In a recent Education Week commentary, teacher Paula Stacey argues that, thanks to increased attention from the education establishment, writing instruction in schools has become overly prescriptive and process-oriented. She cites the now habitual and unquestioned use of graphic organizers, brainstorming worksheets, idea-structuring exercises, fixed essay formats, and required "genres"--none of which seem to help students once they get to college and are asked to develop complex ideas in writing. "In our desire to help students engage in the process of writing," Stacey contends, "we have defined a process that really isn't writing." Her advice: "Let's get rid of the narrow models" and allow for "the messy process that is thinking."
What's your view?
Has writing instruction become too prescriptive? Can less structured approaches be effective? What supports do students need?
What works (or doesn't work) for you? I would love to hear your thoughts!!

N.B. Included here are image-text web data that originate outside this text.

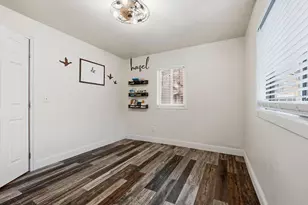 1335 Shadow Ln, Klamath Falls, OR 97601 - Photo 8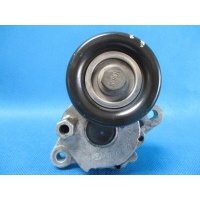 Kia oe 25281 - 2a200 натяжитель ремня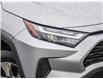 2025 Toyota RAV4 XLE (Stk: S9311A) in Welland - Image 8 of 25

But how can college instructors even expect complex ideas in writing when they can't even get simple, straightforward, and complete sentences? Forget higher learning complex critical thinking...I have a hard enough time getting appropriate summaries of reading assignments. The students have a difficult time (1) finding information in the assigned reading (2) summarizing it and describing it correctly in written sentences. I would love to help them develop more complex ideas in writing, but so many college students can hardly do the bare minimum. It's frustrating, and I'm not sure how to deal with it.